An oil price of between $60 and $70 per barrel is both a "sweet spot" and "pain threshold" that rival oil producers in the U.S. and OPEC can tolerate when it comes to the price of oil and production, according to the head of EMEA Oil & Gas Research at JPMorgan.
"$60-70 is the pain threshold that works both for the U.S. (and OPEC)" JPMorgan's Christyan Malek told CNBC on Monday.
"Above $65 and you saw oil being released from (the U.S.') strategic (oil) reserves and we saw tweets from Trump (criticizing OPEC's production cuts). Equally, $65 to $70 is a level where Saudi and OPEC can manage in the context of their fiscal oil break-even (price per barrel). They'd ideally like higher but it does feel like the sweet spot," he said.
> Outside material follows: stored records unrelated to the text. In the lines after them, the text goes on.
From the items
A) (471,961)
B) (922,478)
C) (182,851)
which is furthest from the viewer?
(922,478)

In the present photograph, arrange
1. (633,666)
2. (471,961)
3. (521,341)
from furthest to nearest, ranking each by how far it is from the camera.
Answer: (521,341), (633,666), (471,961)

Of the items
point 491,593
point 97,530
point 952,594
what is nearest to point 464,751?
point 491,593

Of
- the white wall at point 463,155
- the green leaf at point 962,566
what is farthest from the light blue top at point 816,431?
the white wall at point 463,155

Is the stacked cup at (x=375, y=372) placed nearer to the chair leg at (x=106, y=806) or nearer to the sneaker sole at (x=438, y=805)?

Brent crude futures are trading at $67.26 Monday and West Texas Intermediate (WTI) is trade at $58.46. Malek said that the trouble with cutting production -- and the corresponding rise in oil prices -- is that it encouraged more output from U.S. shale producers as the price per barrel becomes more attractive.
More production from U.S. shale producers could affect supply and demand dynamics, putting downward pressure on oil prices if supply outweighs demand.
"The issue, however, is that at that (price) level you are seeing more U.S. shale production, more non-OPEC non-U.S. production, meaning that what you could end up seeing is a transient period of tightness but just a continuation of this oversupply that continues to recur over the next 6-12 months so you never actually see a tight market."